Юлия страшно обрадовалась, когда они во втором антракте нашли ее за кулисами. Она с интересом выслушивала все, что, краснея и смущаясь, говорила ей Майя.

– Да, да, – ответила она горячо. – Вы меня поняли. Я именно над этим и ломала голову чуть ли не полгода: как сделать так, чтобы зрителю не надоели комоды, столы и стулья, из которых только и должна была состоять обстановка этого спектакля.

Они договорились о том, что после окончания пойдут в кафе.

– Ведь сегодня суббота, завтра вам спешить некуда, – сказала Юлия.

В кафе отправилась довольно большая компания: такая большая, что Майя было застеснялась и, потрогав Александра за рукав, сказала, что, может быть, лучше ей уехать домой. «Что вы, что вы, Майечка! – ответил он. – Тогда и я убегу. Мне без вас тут неинтересно». Потом, когда сели за сдвинутые два столика, когда она оказалась возле Александра, Майя немножко успокоилась.

Компания была веселая и доброжелательная. Были три художника, в том числе солидный фундаментальный Тур-Хлебченко, была одна известная в Старгороде поэтесса с мужем и был постановщик спектакля.

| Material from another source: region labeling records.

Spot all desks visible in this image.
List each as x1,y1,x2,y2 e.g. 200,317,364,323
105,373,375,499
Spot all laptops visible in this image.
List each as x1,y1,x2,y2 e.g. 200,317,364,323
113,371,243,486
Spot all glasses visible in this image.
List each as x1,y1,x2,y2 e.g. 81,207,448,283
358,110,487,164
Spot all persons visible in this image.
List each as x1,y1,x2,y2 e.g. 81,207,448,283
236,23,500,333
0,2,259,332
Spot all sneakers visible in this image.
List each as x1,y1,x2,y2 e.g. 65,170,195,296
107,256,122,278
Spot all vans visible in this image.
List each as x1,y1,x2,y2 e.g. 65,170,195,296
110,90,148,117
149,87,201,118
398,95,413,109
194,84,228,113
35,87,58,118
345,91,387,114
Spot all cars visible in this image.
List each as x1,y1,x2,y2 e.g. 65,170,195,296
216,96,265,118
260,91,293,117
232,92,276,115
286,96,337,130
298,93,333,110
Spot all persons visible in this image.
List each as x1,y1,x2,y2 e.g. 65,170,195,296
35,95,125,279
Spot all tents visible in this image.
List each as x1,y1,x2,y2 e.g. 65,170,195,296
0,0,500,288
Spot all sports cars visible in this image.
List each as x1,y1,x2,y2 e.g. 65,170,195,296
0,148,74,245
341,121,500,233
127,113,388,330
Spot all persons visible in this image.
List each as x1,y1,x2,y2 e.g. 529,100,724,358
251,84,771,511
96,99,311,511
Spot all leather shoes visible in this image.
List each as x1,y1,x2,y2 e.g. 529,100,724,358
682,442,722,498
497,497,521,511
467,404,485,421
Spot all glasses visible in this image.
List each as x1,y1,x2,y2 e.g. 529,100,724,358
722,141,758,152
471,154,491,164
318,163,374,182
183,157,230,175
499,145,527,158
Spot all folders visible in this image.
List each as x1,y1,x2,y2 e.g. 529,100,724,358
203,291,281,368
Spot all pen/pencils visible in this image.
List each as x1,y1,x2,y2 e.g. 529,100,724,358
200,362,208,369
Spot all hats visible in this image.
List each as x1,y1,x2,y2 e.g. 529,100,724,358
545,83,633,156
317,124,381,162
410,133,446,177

– Товарищи! – сказала Юлия, когда на столе появились закуски и были наполнены рюмки. – Я должна вас познакомить с одной замечательной девушкой, которая присутствует среди нас. – Все посмотрели на Майю, и она покраснела так ярко, как еще, пожалуй, не краснела никогда, потому что никогда не бывала в подобной компании. – Вы слышали, конечно, про историю на химкомбинате, читали в газетах. Вот героиня!

– О! – вскрикнули почти все разом, встали, подняли рюмки.

Только Майя встать не могла, отказывали ноги от волнения. Александр понял это, помог ей за локоть. Майя поднялась, но рюмка у нее в руках не держалась, руку так трясло, что из рюмки выплескивалось.

– Ничего, ничего, – ободрила поэтесса, подходя к ней и обнимая за плечи. – Не волнуйтесь, дайте вашу рюмочку, я за вас чокнусь со всеми.

За Майю выпили, мужчины целовали ей руки, она улыбалась испуганно, была почти в обмороке.

– И это тот человек, – сказал Тур-Хлебченко, – который не дрогнул даже под грозным дыханием взрыва… Вот вам, товарищи деятели искусств, загадка человеческого характера, вот вам ответ на вопрос, кто такие герои и что такое героизм.